INSTRUÇÕES DAS TAREFAS ->
• 1. Diga se cada afirmação concorda com o texto sobre as folhas de mirtilo, respondendo sim ou não e citando as palavras do texto que o decidem: (a) Os compostos fenólicos existem apenas nas bagas do mirtilo. (b) As folhas ficam mais enriquecidas em compostos fenólicos sobretudo após a frutificação. (c) As folhas usadas na investigação são fornecidas pela Cooperativa dos Agricultores de Mangualde.
• 2. Reproduza, do texto sobre as folhas de mirtilo, tudo o que vai desde "Nós só comemos" até "termos de qualidade.", sem alterar nada.

TEXTO PARA ANÁLISE ->
Nós só comemos as bagas, e tal como todos os frutos vermelhos, os mirtilos são muito ricos em compostos fenólicos, o que lhe confere as propriedades antioxidantes, mas existem outras partes do arbusto igualmente ricas em compostos bioativos (por exemplo, compostos fenólicos) que permanecem nas terras de cultivo sem qualquer aproveitamento. Os compostos fenólicos estão presentes em todas as partes do arbusto do mirtilo, mas nas folhas em particular e, em determinados períodos do ano, sobretudo após a frutificação (de setembro até novembro), as folhas ficam muito mais enriquecidas destes compostos. Já a folha verde não perde os compostos fenólicos, não têm exatamente os que são necessários para a investigação, pois são em menor quantidade e diferentes em termos de qualidade.
O que esta nova investigação portuguesa vai fazer é pegar nas folhas de mirtilo, que servem eventualmente para fazer infusões e pouco mais, neste caso fornecidas pela Cooperativa dos Agricultores de Mangualde, e processá-las. “Vamos otimizar um processo inovador de processamento das folhas de mirtilo, em detrimento das tradicionais infusões, por forma a obter uma biomassa enriquecida em compostos bioativos. O resultado preconizado é a geração de um novo produto nutracêutico capaz de atuar no sistema nervoso central com potencial neuroprotetor e neuroregenerador na esclerose múltipla e eventualmente em outras doenças do foro neurológico e psiquiátrico”, explicam Sofia Viana, uma das investigadores responsáveis pelo projeto, a par de Flávio Reis, ambos a trabalharem em farmacologia e terapêutica experimental da Faculdade de Medicina da Universidade de Coimbra.

INFORMAÇÃO ->
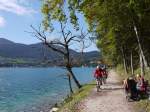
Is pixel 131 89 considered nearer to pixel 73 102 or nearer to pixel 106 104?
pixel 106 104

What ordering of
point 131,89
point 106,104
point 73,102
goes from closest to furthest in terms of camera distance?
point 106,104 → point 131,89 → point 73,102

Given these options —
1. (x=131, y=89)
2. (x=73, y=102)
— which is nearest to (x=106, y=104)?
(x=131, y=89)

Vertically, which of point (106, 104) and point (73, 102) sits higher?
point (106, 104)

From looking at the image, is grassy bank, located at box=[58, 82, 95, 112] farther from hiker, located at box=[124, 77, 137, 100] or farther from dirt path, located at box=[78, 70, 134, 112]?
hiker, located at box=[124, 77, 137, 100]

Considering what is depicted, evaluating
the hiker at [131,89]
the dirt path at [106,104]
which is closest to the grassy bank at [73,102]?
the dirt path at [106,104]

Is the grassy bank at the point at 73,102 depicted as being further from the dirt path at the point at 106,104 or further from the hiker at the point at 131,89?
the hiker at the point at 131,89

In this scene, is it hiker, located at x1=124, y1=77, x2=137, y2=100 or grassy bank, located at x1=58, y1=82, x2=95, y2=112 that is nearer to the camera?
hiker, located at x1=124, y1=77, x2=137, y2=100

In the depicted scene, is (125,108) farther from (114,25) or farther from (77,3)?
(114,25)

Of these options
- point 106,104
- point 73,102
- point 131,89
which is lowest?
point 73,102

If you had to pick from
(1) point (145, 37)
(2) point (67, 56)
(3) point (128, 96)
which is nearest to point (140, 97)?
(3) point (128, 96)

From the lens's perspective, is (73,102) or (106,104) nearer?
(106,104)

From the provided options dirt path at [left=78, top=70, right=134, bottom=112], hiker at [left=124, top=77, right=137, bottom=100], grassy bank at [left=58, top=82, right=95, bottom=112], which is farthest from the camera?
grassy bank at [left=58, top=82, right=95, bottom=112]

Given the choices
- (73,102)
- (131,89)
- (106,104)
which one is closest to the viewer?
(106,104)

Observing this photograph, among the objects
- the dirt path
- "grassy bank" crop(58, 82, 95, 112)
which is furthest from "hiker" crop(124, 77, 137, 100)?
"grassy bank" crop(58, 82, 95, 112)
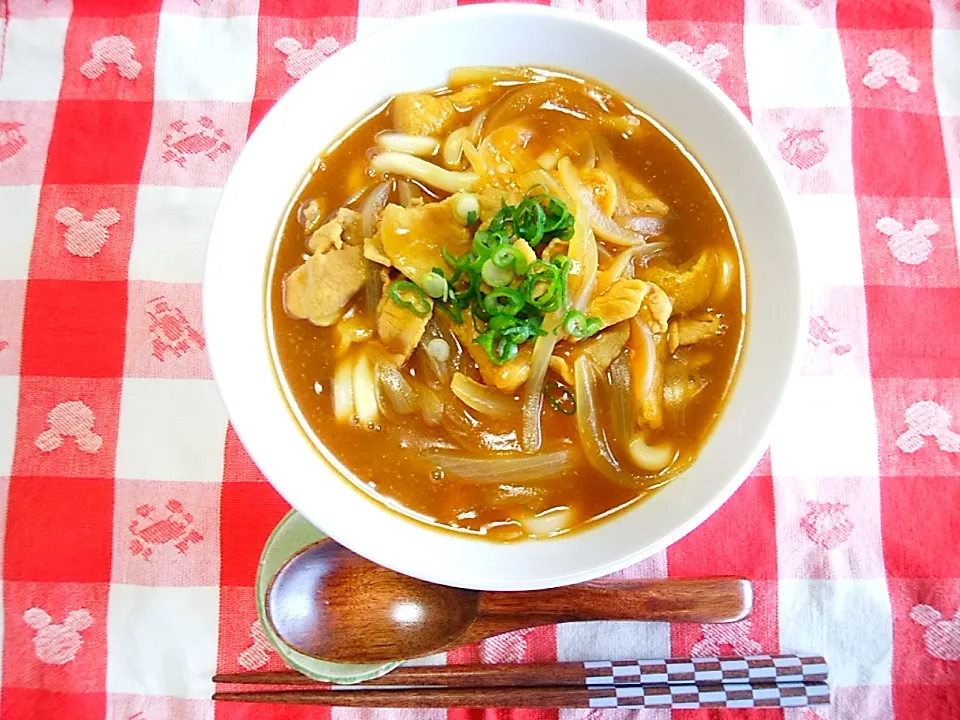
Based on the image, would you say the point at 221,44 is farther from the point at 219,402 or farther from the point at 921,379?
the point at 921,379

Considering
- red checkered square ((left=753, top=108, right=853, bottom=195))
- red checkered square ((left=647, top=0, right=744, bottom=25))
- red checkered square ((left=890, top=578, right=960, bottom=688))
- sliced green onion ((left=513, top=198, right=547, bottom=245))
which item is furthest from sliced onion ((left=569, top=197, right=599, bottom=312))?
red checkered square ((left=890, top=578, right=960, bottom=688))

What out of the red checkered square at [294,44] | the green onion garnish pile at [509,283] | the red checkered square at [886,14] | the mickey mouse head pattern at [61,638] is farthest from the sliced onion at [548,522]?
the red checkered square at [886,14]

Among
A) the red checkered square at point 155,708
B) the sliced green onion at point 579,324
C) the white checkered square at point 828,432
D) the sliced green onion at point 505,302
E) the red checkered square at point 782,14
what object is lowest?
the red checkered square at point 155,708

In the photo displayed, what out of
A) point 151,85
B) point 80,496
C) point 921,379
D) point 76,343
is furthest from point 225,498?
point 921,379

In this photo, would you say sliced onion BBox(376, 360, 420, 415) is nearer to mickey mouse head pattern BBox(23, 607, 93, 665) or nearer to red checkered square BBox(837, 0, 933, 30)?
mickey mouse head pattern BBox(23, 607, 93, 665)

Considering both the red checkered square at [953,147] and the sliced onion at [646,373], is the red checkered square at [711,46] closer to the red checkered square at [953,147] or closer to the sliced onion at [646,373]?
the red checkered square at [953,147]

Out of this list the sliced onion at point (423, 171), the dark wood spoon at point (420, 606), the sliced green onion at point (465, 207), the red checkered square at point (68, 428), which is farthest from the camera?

RESULTADOS DOS EXERCÍCIOS ->
• 1.
(a) Não: "Os compostos fenólicos estão presentes em todas as partes do arbusto do mirtilo"
(b) Sim: "sobretudo após a frutificação (de setembro até novembro), as folhas ficam muito mais enriquecidas destes compostos"
(c) Sim: "neste caso fornecidas pela Cooperativa dos Agricultores de Mangualde"

• 2.
Nós só comemos as bagas, e tal como todos os frutos vermelhos, os mirtilos são muito ricos em compostos fenólicos, o que lhe confere as propriedades antioxidantes, mas existem outras partes do arbusto igualmente ricas em compostos bioativos (por exemplo, compostos fenólicos) que permanecem nas terras de cultivo sem qualquer aproveitamento. Os compostos fenólicos estão presentes em todas as partes do arbusto do mirtilo, mas nas folhas em particular e, em determinados períodos do ano, sobretudo após a frutificação (de setembro até novembro), as folhas ficam muito mais enriquecidas destes compostos. Já a folha verde não perde os compostos fenólicos, não têm exatamente os que são necessários para a investigação, pois são em menor quantidade e diferentes em termos de qualidade.